Thursday, January 04, 2007

Inferred Qualities May Be Objective But Not Absolute

Franklin Mason asked a good question in response to my last post on objectivity:
Why can't one hold that knowledge of evil - something itself perfectly objective - is always an inference from those other qualities? Why oppose "inferred quality" with "objective quality"?
In order to answer this, I think we need to be more precise. An inferred quality is inferred using some sort of procedure. For example, the quality of a square of a number is inferred by multiplying the number with itself. However, there may be an infinite number of procedures of inference (e.g., raising X to the power Y, adding 5 to X, associating X apples with Y dollars, etc.), and no procedure is fundamentally privileged.

Now, given a specification for a procedure, I think we can show that the inferred quantity or quality is objective. Indeed, computers actually do this. However, the choice of procedure is not absolute.

If you infer from an act that the act was good, and I infer that the act was evil, we are simply using different procedures. That procedure may be rule-based or some very complex function of brain chemistry. Both procedures could be shown to give objective answers to specific questions. However, we have no "meta-procedure" to show that one procedure is fundamentally privileged over the other. We cannot say that my rule-based morality is better than your gut morality because we have no privileged meta-procedure.

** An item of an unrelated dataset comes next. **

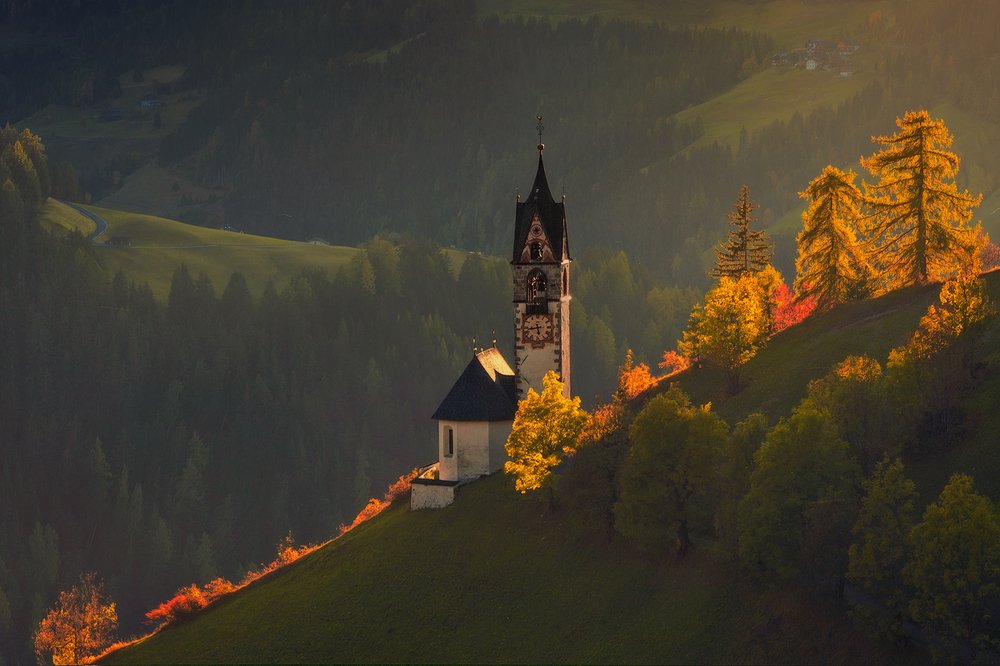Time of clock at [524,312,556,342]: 5:42
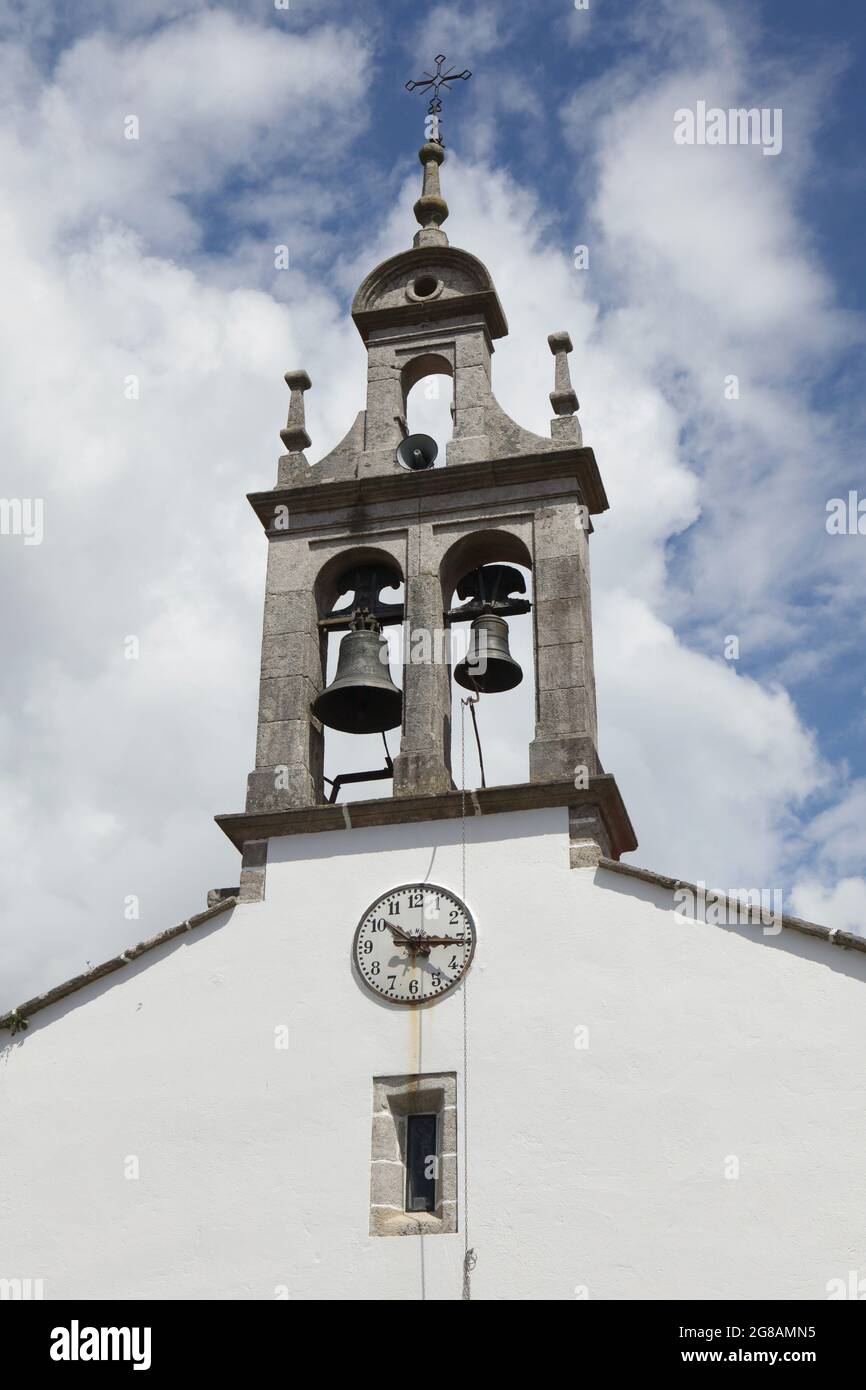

For example, if I say that formal morality beats intuition, and you say the opposite, how can we show that one answer is objectively better than the other? Wouldn't that require a meta-meta-procedure of inference which is equally arbitrary?

For another example, I think one could conceivably be sufficiently precise in describing a particular Christian morality that any act can be objectively categorized as good or evil within that moral system. However, why should we choose that Christian morality in the first place? Why not Muslim morality? Clearly, we will need some meta-procedure that prefers Christian morality over Muslim morality. However, any meta-procedure that privileges Christian morality is not privileged unless we assume a meta-meta-procedure. But the meta-meta-procedure isn't privileged, and so on, ad infinitum.

In conclusion, a procedure for inference can be objectively executable, but it cannot be absolutely selectable. This is why morality, being inferred rather than intrinsic, cannot be absolute.